While bonds’ failure as an equity diversifier in 2022 left few places for investors to hide, we expect correlations to re-establish themselves as inflation returns to more normal levels—which has historically been the case (Display). Also, if surges in political risk lead to a risk-off shift in markets, we expect duration exposure through government bonds will be a useful tool in multi-asset design.

 

Correlations Have Fallen When Inflation Declines
Stock/Bond Correlation vs. US Consumer Price Index Year-over-Year Change (Percent)
Stock/bond correlation vs. US Consumer Price Index year-over-year change in percent

Past performance does not guarantee future results. 
Correlation represents one-year trailing correlation between daily changes in the US 10-year Treasury yield and the S&P 500.
As of April 30, 2024 
Source: Bloomberg, S&P and AB

From a big-picture perspective, we believe that a multi-asset approach can be an effective one for investors looking to harness the yield potential of bonds and the growth potential of equity markets. But macro and market environments evolve, so the design of that mix needs to be dynamic.

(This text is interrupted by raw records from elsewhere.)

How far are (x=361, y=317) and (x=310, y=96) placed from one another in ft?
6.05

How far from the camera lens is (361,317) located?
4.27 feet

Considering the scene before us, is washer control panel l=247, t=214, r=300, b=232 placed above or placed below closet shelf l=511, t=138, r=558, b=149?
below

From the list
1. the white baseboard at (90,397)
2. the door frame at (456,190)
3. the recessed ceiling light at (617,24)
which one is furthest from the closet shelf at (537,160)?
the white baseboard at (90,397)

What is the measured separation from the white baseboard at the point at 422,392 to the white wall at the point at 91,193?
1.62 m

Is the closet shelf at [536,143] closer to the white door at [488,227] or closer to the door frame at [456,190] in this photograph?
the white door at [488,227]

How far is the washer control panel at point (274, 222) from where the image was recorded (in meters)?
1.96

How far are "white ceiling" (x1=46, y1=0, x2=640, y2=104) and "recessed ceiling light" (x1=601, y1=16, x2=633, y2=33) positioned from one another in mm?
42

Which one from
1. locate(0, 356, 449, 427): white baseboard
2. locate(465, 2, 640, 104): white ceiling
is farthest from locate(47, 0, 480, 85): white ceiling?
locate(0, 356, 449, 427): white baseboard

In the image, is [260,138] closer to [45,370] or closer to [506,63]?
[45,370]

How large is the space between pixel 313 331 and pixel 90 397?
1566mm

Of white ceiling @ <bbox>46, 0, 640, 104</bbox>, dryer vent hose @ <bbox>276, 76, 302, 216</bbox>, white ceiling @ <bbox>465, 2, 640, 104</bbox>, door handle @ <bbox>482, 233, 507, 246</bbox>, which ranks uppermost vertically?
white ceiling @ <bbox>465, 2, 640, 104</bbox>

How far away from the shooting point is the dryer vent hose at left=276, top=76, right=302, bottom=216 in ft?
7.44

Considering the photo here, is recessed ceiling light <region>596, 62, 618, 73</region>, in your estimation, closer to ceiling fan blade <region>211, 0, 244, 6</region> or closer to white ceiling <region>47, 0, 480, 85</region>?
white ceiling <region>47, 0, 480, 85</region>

In our view, today’s market regime calls for tapping into higher yields via higher-quality bonds while evolving from a pure income focus to a quality growth emphasis in the equity component. As we see it, this construction avoids applying yesterday’s multi-asset income design to today’s market landscape. 

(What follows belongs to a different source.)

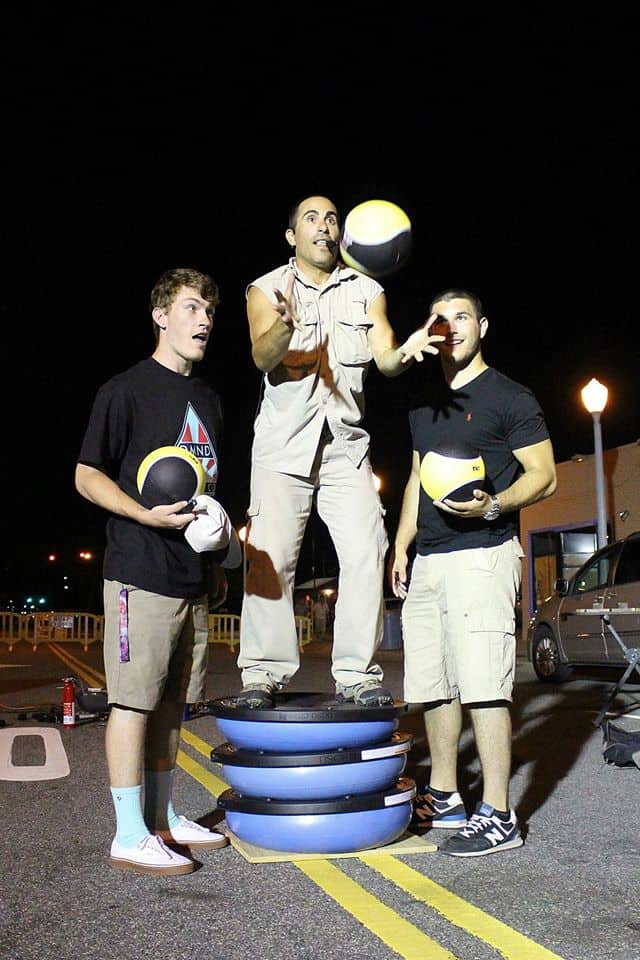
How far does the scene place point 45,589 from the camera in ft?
431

The views expressed herein do not constitute research, investment advice or trade recommendations and do not necessarily represent the views of all AB portfolio-management teams. Views are subject to revision over time.

Investment involves risk. The information contained here reflects the views of AllianceBernstein L.P. or its affiliates and sources it believes are reliable as of the date of this publication. AllianceBernstein L.P. makes no representations or warranties concerning the accuracy of any data. There is no guarantee that any projection, forecast or opinion in this material will be realized. Past performance does not guarantee future results. The views expressed here may change at any time after the date of this publication. This article is for informational purposes only and does not constitute investment advice. AllianceBernstein L.P. does not provide tax, legal or accounting advice. It does not take an investor's personal investment objectives or financial situation into account; investors should discuss their individual circumstances with appropriate professionals before making any decisions. This information should not be construed as sales or marketing material or an offer of solicitation for the purchase or sale of, any financial instrument, product or service sponsored by AllianceBernstein or its affiliates. This presentation is issued by AllianceBernstein Hong Kong Limited (聯博香港有限公司) and has not been reviewed by the Securities and Futures Commission.